Levels of signal proteins in the testis after in vivo patulin exposure. (A): Western blot image; (B–G): quantitative results. Protein levels were adjusted to ACTB (internal control). Means ± SEM; n = 4–9 (randomly selected testis samples). * p < 0.05, ** p < 0.01, and *** p < 0.001 show significant differences from vehicle control.

Figure 1

Structure of patulin, regimen, and hormonal levels. Chemical structure of patulin (A); regimen of patulin (B) (in vivo, including Figure 1, Figure 2, Figure 3, Figure 4, Figure 5 and Figure 6); and serum testosterone (T) (C), progesterone (P4) (D), LH (E), T/LH ratio (F), P4/LH ratio (G), FSH (H), estradiol (E2) (I), and T/E2 ratio (J) levels. Means ± SEM; n = 6. * p < 0.05, ** p < 0.01, and *** p < 0.001 show significant differences from the vehicle control.

Figure 7

Patulin in vitro treatment regimen and cell viability, testosterone levels, and cell cycle analysis of R2C cells after patulin treatment for 24 h. (A): regimen; (B): cell viability (CCK8); (C): medium testosterone; (D): flow cytometry analysis of cell cycle; (E–H): quantification for G0/G1, S, G2/M, and S + G2/M phase populations, respectively.
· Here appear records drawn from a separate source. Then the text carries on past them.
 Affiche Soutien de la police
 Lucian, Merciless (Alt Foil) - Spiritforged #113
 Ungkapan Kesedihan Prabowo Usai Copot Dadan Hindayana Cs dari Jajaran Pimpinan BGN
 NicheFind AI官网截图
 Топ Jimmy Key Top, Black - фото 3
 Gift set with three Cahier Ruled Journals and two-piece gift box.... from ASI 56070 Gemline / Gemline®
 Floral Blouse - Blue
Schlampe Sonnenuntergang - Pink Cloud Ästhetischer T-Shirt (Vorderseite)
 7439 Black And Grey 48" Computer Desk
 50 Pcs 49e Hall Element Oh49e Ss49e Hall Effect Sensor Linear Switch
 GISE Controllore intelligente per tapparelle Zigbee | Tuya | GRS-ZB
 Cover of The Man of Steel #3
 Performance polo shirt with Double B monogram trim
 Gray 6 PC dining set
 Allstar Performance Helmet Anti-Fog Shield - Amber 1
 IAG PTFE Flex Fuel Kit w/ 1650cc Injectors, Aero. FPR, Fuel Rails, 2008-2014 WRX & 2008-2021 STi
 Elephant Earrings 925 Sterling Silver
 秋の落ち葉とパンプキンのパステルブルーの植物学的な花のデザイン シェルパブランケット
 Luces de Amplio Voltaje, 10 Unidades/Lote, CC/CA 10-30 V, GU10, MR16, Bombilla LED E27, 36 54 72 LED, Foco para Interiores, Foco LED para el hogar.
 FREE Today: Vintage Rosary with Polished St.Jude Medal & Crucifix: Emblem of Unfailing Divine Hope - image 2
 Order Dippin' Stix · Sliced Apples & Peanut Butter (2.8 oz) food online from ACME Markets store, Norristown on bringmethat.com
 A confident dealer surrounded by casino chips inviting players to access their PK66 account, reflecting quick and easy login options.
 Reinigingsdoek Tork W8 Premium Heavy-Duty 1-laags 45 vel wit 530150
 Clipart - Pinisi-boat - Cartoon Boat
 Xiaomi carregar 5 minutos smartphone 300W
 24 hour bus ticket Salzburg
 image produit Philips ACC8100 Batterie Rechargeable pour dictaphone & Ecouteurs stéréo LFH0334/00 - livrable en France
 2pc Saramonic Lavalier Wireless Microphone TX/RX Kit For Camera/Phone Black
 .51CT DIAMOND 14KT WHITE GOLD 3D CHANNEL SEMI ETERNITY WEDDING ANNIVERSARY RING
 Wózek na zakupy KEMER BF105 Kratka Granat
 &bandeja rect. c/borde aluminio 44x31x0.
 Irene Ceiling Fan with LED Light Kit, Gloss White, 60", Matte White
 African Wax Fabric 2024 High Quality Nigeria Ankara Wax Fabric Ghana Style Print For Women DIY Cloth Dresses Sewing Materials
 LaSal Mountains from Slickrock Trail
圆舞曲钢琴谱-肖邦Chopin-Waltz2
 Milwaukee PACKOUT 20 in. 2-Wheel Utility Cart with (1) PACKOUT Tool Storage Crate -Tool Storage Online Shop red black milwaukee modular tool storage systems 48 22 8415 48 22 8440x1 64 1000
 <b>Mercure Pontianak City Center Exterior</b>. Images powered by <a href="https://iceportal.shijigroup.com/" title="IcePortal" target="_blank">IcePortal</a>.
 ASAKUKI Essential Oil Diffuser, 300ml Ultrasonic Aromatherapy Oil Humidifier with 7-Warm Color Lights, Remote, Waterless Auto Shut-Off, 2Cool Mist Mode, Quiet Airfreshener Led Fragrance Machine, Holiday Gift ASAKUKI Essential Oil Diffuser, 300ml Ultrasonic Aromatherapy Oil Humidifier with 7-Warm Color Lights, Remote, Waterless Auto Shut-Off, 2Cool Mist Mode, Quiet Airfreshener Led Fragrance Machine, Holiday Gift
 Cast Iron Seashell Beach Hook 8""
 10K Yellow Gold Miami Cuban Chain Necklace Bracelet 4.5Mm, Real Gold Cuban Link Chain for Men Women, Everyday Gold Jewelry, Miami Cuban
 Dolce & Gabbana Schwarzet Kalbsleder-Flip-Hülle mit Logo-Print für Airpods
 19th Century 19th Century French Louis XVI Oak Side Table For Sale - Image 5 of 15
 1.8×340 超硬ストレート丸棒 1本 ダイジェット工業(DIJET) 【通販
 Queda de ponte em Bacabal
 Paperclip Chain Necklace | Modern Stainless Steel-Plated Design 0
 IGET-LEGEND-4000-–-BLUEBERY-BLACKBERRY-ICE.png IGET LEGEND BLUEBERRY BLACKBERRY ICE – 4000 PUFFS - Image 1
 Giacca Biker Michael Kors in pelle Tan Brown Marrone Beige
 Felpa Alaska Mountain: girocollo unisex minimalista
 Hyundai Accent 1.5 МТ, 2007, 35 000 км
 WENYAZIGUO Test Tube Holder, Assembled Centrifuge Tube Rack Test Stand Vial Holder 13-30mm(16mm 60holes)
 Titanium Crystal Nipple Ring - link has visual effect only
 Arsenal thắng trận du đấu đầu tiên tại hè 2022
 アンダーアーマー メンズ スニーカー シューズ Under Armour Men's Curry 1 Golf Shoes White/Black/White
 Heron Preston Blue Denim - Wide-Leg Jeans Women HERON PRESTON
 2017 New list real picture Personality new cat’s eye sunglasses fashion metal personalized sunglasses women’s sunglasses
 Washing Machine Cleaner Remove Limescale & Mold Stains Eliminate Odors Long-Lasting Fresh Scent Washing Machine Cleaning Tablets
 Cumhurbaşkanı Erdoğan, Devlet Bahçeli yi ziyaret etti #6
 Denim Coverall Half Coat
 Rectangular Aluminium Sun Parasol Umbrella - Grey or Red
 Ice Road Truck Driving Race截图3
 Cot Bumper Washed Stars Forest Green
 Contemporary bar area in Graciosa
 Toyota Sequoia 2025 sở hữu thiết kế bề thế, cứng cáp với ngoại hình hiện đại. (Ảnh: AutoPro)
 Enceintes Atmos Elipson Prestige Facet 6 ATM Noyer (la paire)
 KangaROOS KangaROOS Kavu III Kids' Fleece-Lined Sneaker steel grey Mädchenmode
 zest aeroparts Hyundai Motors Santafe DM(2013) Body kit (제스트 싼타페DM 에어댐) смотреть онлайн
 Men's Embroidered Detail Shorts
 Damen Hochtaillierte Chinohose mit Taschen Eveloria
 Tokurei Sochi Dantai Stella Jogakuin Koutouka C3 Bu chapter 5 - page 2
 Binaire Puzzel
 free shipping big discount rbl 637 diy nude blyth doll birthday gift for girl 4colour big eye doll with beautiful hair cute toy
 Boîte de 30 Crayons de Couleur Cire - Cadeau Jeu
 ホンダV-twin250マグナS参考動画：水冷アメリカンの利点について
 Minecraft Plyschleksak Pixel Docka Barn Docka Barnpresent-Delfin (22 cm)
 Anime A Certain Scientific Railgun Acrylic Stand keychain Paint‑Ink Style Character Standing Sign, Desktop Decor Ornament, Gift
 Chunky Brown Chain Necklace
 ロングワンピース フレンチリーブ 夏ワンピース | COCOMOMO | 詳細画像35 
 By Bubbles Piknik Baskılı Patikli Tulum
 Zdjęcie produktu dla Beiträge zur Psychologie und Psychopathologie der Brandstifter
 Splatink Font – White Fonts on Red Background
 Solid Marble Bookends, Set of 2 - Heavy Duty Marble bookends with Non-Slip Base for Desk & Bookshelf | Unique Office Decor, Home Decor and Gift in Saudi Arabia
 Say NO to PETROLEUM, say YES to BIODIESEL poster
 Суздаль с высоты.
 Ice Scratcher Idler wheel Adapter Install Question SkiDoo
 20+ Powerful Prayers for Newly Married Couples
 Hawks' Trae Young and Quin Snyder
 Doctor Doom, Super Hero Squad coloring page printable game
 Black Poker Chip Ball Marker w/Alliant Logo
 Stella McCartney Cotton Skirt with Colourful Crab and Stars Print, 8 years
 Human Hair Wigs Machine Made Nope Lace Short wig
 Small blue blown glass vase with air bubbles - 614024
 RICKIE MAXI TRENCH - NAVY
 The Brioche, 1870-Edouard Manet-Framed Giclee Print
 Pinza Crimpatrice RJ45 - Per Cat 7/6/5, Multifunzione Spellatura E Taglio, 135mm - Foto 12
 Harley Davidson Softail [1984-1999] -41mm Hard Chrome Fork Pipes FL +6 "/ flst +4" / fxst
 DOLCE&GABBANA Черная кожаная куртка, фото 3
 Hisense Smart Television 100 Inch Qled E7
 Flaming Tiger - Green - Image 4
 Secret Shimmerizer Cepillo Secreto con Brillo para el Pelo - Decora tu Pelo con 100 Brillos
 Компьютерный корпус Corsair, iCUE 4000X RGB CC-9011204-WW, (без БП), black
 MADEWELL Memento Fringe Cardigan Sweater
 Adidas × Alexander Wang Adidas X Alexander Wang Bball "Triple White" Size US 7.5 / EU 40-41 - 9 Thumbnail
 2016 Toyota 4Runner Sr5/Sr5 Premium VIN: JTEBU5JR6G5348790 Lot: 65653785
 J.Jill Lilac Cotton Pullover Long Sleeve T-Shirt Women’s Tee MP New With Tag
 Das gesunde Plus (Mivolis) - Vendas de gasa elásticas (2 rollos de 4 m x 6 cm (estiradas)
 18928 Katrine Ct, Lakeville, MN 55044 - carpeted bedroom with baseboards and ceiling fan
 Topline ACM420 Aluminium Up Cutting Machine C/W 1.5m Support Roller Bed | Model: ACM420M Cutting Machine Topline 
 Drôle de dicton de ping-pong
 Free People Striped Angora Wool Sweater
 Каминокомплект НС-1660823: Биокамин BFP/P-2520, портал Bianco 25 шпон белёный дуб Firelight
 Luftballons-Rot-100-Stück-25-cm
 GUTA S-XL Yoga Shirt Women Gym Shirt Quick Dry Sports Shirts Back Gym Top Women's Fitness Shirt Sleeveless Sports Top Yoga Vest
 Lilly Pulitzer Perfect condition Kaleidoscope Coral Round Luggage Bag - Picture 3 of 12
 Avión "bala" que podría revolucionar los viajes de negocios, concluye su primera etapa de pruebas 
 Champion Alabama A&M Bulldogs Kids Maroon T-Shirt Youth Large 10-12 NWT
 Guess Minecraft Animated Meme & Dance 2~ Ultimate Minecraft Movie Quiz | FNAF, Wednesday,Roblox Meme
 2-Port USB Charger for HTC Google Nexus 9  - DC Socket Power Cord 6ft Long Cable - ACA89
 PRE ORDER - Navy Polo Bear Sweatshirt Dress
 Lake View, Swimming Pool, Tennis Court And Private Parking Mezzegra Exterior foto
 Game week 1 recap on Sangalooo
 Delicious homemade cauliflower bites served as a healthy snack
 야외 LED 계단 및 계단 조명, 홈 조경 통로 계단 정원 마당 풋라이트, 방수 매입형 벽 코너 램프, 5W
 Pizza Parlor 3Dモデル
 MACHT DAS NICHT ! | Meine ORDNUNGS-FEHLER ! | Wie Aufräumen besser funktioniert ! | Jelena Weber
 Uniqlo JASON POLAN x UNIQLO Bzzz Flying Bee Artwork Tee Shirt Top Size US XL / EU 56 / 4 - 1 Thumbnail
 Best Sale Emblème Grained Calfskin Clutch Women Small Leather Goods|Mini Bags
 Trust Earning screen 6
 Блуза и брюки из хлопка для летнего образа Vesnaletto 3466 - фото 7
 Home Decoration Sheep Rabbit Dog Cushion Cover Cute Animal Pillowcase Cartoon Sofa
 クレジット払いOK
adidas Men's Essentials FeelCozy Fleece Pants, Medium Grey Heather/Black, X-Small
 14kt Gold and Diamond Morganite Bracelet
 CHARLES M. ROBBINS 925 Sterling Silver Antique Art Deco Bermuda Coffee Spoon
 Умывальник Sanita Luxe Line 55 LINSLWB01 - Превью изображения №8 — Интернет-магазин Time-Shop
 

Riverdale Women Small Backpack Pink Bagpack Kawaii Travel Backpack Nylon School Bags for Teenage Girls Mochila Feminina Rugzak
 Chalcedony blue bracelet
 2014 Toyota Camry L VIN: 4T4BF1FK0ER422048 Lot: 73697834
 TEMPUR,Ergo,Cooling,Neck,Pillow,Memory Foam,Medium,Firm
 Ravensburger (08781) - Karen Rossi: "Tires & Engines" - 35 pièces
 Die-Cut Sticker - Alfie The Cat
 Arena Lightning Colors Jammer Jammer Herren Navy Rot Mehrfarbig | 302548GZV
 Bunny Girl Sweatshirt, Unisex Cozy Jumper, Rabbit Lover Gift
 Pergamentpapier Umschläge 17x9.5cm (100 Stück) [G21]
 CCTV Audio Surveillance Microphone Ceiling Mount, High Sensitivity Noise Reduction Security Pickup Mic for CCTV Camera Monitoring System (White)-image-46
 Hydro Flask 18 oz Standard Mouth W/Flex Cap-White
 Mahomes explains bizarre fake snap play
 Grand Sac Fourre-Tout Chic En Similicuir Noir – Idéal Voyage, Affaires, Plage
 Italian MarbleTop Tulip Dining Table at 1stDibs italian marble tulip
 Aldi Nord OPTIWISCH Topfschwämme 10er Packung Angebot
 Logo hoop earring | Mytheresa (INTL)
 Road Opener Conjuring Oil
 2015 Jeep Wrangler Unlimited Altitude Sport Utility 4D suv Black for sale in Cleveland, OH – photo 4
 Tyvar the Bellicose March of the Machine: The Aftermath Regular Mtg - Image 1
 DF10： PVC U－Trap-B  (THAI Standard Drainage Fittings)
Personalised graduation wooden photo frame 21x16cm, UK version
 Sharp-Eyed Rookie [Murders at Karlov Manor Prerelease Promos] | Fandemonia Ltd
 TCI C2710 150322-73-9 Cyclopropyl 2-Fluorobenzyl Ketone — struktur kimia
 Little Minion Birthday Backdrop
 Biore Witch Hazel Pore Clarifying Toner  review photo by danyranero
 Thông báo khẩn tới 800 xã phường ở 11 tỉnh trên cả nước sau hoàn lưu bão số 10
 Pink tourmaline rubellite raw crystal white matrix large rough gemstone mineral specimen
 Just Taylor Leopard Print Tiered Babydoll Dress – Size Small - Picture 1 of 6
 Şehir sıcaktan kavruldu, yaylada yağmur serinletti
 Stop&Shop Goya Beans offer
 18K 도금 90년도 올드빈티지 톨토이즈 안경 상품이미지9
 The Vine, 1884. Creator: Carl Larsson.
Means ± SEM; n = 3. * p < 0.05 and ** p < 0.01 show significant differences from the control.

Figure 8

EdU incorporation into proliferative R2C cells after patulin in vitro treatment. (A): EdU (green nucleus), CYP11A1 (red cytoplasm), and DAPI (blue counterstain) in R2C cells after patulin treatment; (B): quantification of EdU labeling in R2C cells. Means ± SEM; n = 3. ** p < 0.01 shows a significant difference from the control.

Figure 9

Patulin’s inhibition, IC50, dithiothreitol (DTT) effect, and docking analysis of rat and human 11β-HSD2 enzymes. (A,F): Inhibition by patulin of rat and human 11β-HSD2, respectively; (B,G): IC₅₀ values for patulin for rat 11β-HSD2 and human 11β-HSD2, respectively; (C,H): effects of DTT on patulin-induced inhibition of rat and human 11β-HSD2, respectively. (D,I): Superimposed images of rat or human 11β-HSD2 with patulin and substrate cortisol, respectively. Red = patulin; blue = substrate cortisol. (E,J): Superimposed images of rat or human 11β-HSD2 with patulin and substrate cortisol, respectively. Purple = patulin, cyan = substrate cortisol, red circle = common contacting residues, and green dash line = hydrogen bonds. The Ki and ΔG values obtained through docking analysis are displayed beneath the panels of the figure, respectively, which contain the 3D/2D superimposed images. Means ± SEM; n = 4. * p < 0.05, ** p < 0.01, and *** p < 0.001 show significant differences from the control.

Figure 10

The mechanism of patulin action on main proteins in this study.